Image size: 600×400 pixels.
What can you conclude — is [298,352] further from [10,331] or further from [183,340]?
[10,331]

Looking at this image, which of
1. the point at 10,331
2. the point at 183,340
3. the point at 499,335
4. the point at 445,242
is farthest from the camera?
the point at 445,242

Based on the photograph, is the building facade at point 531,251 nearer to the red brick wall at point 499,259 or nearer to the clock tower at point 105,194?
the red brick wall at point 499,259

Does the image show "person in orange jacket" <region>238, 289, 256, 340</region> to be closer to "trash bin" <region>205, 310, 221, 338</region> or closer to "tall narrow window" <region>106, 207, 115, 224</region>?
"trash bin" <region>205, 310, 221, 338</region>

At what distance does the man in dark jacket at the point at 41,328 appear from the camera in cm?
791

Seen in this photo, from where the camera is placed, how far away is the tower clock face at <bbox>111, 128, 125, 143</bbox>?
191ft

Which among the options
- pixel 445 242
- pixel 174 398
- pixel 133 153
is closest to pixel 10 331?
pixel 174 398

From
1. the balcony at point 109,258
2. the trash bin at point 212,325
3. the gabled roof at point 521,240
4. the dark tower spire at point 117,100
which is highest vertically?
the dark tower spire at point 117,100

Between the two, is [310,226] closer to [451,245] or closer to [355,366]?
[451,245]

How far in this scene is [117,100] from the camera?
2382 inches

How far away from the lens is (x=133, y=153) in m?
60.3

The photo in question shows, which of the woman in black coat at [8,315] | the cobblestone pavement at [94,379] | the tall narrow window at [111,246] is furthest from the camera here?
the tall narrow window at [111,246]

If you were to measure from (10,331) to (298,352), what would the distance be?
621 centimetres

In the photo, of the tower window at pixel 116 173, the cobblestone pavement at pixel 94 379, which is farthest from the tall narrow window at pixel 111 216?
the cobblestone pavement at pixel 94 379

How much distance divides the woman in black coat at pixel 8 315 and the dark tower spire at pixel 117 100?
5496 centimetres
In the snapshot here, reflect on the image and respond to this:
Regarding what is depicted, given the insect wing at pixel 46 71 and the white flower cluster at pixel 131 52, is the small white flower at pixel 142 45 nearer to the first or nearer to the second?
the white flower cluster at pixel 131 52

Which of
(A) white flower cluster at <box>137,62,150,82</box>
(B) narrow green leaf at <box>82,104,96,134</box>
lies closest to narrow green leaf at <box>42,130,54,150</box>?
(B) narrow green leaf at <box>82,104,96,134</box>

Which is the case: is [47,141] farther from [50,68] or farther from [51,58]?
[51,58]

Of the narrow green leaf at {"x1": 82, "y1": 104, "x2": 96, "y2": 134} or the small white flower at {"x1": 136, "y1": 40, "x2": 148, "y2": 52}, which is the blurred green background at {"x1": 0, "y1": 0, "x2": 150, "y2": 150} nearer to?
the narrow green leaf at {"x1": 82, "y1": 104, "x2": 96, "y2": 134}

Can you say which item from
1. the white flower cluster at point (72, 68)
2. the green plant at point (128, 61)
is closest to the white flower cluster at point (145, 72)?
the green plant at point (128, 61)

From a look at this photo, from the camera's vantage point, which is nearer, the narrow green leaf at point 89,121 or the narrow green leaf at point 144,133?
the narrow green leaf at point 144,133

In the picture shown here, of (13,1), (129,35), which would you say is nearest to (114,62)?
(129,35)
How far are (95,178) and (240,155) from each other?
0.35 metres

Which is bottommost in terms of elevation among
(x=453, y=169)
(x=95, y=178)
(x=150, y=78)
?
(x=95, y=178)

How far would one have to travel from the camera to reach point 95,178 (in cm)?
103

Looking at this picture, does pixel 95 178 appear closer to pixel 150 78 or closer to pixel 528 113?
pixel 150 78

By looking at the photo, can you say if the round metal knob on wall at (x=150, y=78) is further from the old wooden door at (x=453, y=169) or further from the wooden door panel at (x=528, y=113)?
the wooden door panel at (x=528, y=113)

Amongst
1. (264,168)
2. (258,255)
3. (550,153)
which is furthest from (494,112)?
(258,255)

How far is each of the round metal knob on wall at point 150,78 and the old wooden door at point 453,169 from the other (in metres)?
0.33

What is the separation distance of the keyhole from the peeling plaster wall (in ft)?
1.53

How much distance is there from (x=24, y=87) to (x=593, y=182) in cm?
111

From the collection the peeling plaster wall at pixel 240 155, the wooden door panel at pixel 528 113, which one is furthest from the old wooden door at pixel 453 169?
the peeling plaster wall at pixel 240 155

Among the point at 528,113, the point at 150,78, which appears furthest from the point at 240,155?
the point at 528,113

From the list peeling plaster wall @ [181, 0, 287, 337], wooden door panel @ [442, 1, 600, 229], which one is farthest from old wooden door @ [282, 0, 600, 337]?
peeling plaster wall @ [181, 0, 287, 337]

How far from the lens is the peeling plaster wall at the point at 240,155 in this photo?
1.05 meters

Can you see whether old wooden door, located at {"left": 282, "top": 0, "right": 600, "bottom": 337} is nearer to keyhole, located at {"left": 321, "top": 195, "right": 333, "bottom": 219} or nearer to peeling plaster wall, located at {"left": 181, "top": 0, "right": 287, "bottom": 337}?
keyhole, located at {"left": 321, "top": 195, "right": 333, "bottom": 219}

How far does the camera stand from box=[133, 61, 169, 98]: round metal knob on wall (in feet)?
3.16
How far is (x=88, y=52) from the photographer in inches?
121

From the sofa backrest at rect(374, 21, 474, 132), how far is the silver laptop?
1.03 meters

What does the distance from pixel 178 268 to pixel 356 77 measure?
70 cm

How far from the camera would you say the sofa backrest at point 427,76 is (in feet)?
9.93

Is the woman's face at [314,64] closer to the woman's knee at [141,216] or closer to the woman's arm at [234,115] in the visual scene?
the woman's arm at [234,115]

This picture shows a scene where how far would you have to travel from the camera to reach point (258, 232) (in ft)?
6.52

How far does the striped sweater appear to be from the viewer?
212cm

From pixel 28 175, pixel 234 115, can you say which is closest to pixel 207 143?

|---|

Reproduce all of the data above word for word, from the first line to the last.

- [TASK RESULT]
Image size: 600×400 pixels.
What can you conclude — is [298,352] further from [10,331] or further from [183,340]?
[10,331]

Looking at this image, which of
1. the point at 10,331
2. the point at 183,340
3. the point at 499,335
4. the point at 445,242
is farthest from the camera?
the point at 445,242

Based on the photograph, is the building facade at point 531,251 nearer to the red brick wall at point 499,259 or nearer to the clock tower at point 105,194?
the red brick wall at point 499,259

Does the image show "person in orange jacket" <region>238, 289, 256, 340</region> to be closer to "trash bin" <region>205, 310, 221, 338</region> or closer to "tall narrow window" <region>106, 207, 115, 224</region>?
"trash bin" <region>205, 310, 221, 338</region>

At what distance does the man in dark jacket at the point at 41,328 appear from the camera in cm?
791

Seen in this photo, from where the camera is placed, how far away is the tower clock face at <bbox>111, 128, 125, 143</bbox>?
191ft

Which among the options
- pixel 445 242
- pixel 174 398
- pixel 133 153
is closest to pixel 10 331?
pixel 174 398

From
1. the balcony at point 109,258
2. the trash bin at point 212,325
3. the gabled roof at point 521,240
4. the dark tower spire at point 117,100
which is highest vertically?
the dark tower spire at point 117,100

Between the two, is [310,226] closer to [451,245] or closer to [355,366]?
[451,245]

How far in this scene is [117,100] from the camera?
2382 inches

How far away from the lens is (x=133, y=153) in m?
60.3

The photo in question shows, which of the woman in black coat at [8,315] | the cobblestone pavement at [94,379] | the tall narrow window at [111,246] is furthest from the camera here?
the tall narrow window at [111,246]

If you were to measure from (10,331) to (298,352), what would the distance be?
621 centimetres

In the photo, of the tower window at pixel 116 173, the cobblestone pavement at pixel 94 379, which is farthest from the tall narrow window at pixel 111 216?
the cobblestone pavement at pixel 94 379

How much distance divides the woman in black coat at pixel 8 315 and the dark tower spire at pixel 117 100?
5496 centimetres
In the snapshot here, reflect on the image and respond to this:
Regarding what is depicted, given the insect wing at pixel 46 71 and the white flower cluster at pixel 131 52, is the small white flower at pixel 142 45 nearer to the first or nearer to the second?
the white flower cluster at pixel 131 52

Which of
(A) white flower cluster at <box>137,62,150,82</box>
(B) narrow green leaf at <box>82,104,96,134</box>
lies closest to narrow green leaf at <box>42,130,54,150</box>?
(B) narrow green leaf at <box>82,104,96,134</box>

Which is the case: is [47,141] farther from [50,68] or farther from [51,58]?
[51,58]

Of the narrow green leaf at {"x1": 82, "y1": 104, "x2": 96, "y2": 134} or the small white flower at {"x1": 136, "y1": 40, "x2": 148, "y2": 52}, which is the blurred green background at {"x1": 0, "y1": 0, "x2": 150, "y2": 150} nearer to?
the narrow green leaf at {"x1": 82, "y1": 104, "x2": 96, "y2": 134}

Can you say which item from
1. the white flower cluster at point (72, 68)
2. the green plant at point (128, 61)
is closest to the white flower cluster at point (145, 72)?
the green plant at point (128, 61)

From a look at this photo, from the camera's vantage point, which is nearer, the narrow green leaf at point 89,121 or the narrow green leaf at point 144,133?
the narrow green leaf at point 144,133

In the picture shown here, of (13,1), (129,35), which would you say is nearest to (114,62)?
(129,35)
How far are (95,178) and (240,155) from each other?
0.35 metres

Which is bottommost in terms of elevation among
(x=453, y=169)
(x=95, y=178)
(x=150, y=78)
?
(x=95, y=178)

How far would one have to travel from the camera to reach point 95,178 (in cm)?
103

Looking at this picture, does pixel 95 178 appear closer to pixel 150 78 or closer to pixel 528 113?
pixel 150 78

By looking at the photo, can you say if the round metal knob on wall at (x=150, y=78) is further from the old wooden door at (x=453, y=169) or further from the wooden door panel at (x=528, y=113)?
the wooden door panel at (x=528, y=113)

Amongst
1. (264,168)
2. (258,255)
3. (550,153)
which is furthest from (494,112)?
(258,255)

How far is each of the round metal knob on wall at point 150,78 and the old wooden door at point 453,169 from the other (in metres)?
0.33

What is the separation distance of the keyhole from the peeling plaster wall (in ft)?
1.53

How much distance is there from (x=24, y=87) to (x=593, y=182) in cm?
111

From the collection the peeling plaster wall at pixel 240 155, the wooden door panel at pixel 528 113, which one is furthest from the old wooden door at pixel 453 169?
the peeling plaster wall at pixel 240 155

Among the point at 528,113, the point at 150,78, which appears furthest from the point at 240,155?
the point at 528,113

From the list peeling plaster wall @ [181, 0, 287, 337], wooden door panel @ [442, 1, 600, 229], which one is farthest from old wooden door @ [282, 0, 600, 337]?
peeling plaster wall @ [181, 0, 287, 337]

How far from the lens is the peeling plaster wall at the point at 240,155 in this photo?
1.05 meters

Can you see whether old wooden door, located at {"left": 282, "top": 0, "right": 600, "bottom": 337} is nearer to keyhole, located at {"left": 321, "top": 195, "right": 333, "bottom": 219} or nearer to peeling plaster wall, located at {"left": 181, "top": 0, "right": 287, "bottom": 337}?
keyhole, located at {"left": 321, "top": 195, "right": 333, "bottom": 219}

How far does the camera stand from box=[133, 61, 169, 98]: round metal knob on wall (in feet)?
3.16
How far is (x=88, y=52) from the photographer in inches?
121

From the sofa backrest at rect(374, 21, 474, 132), how far is the silver laptop?
1.03 meters

What does the distance from pixel 178 268 to pixel 356 77 measure?
70 cm

How far from the camera would you say the sofa backrest at point 427,76 is (in feet)?
9.93

Is the woman's face at [314,64] closer to the woman's knee at [141,216] or closer to the woman's arm at [234,115] in the visual scene?
the woman's arm at [234,115]

This picture shows a scene where how far would you have to travel from the camera to reach point (258, 232) (in ft)?
6.52

How far does the striped sweater appear to be from the viewer?
212cm

From pixel 28 175, pixel 234 115, can you say which is closest to pixel 207 143?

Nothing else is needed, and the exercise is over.